Segment Start: Excerpted records

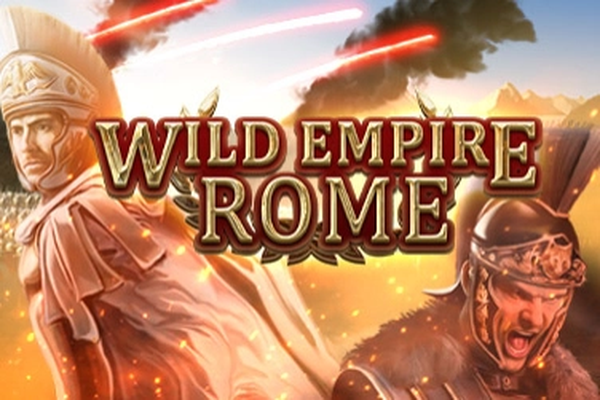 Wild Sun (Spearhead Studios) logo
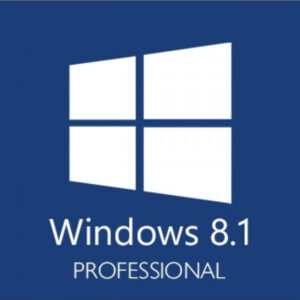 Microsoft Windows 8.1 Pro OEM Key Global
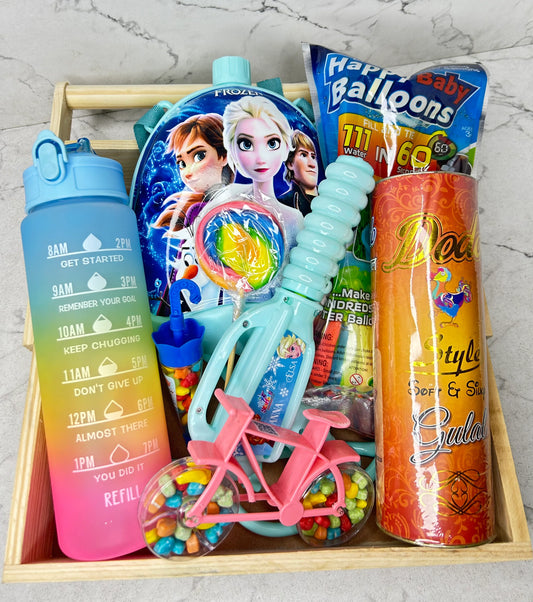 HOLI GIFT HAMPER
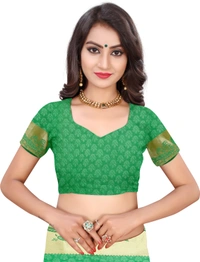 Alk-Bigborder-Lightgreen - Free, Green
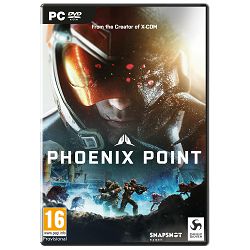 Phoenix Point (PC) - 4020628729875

Segment End: Excerpted records
Segment Start: Excerpted records

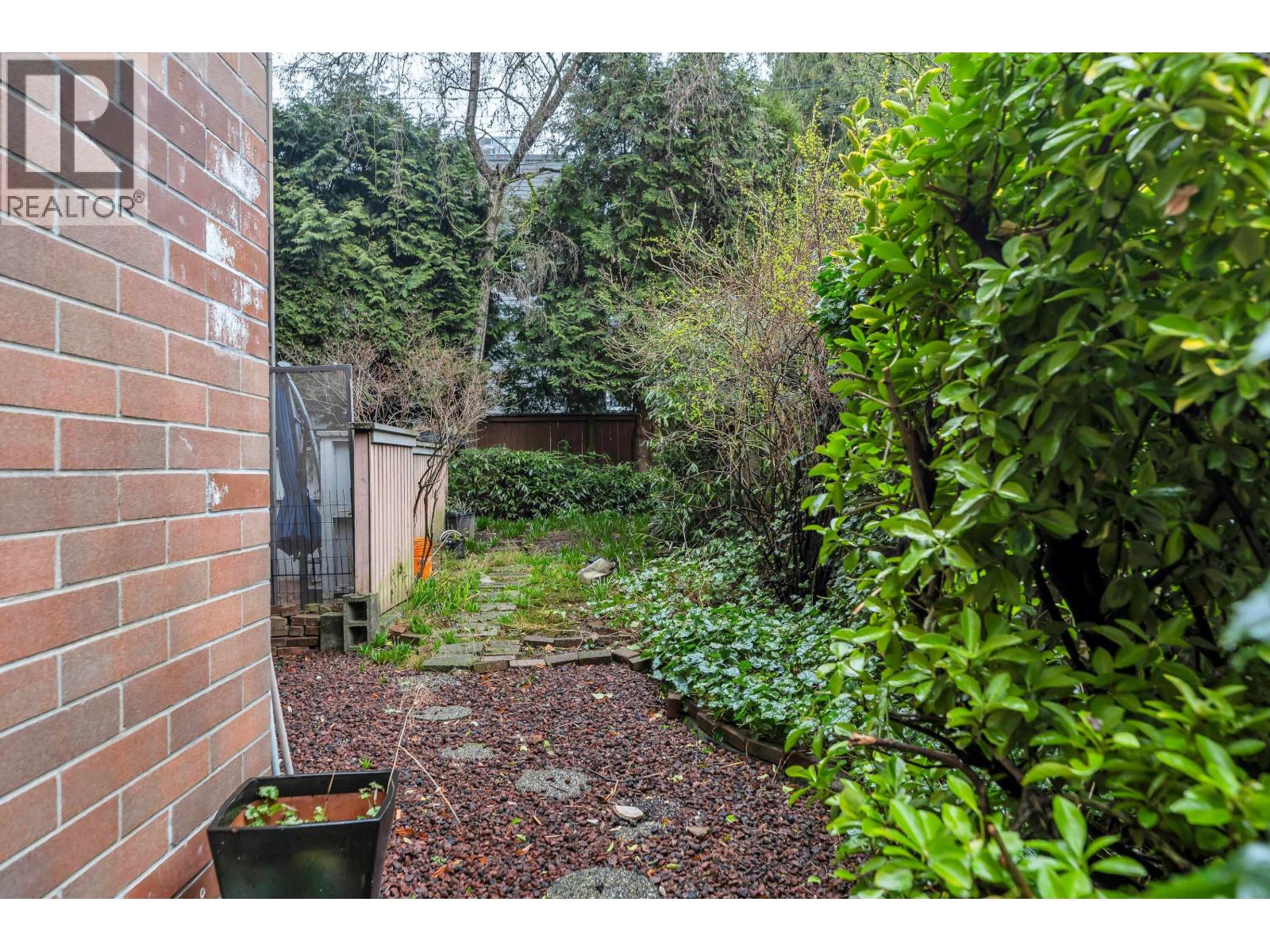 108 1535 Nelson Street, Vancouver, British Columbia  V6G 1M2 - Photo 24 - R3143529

Segment End: Excerpted records

(Exercise objective):
Return exactly the lines of the material above, starting at the line containing "HOLI GIFT HAMPER" and finishing at the line containing "Phoenix Point (PC) - 4020628729875", without any pictures.

(Task result):
 HOLI GIFT HAMPER
 Alk-Bigborder-Lightgreen - Free, Green
 Phoenix Point (PC) - 4020628729875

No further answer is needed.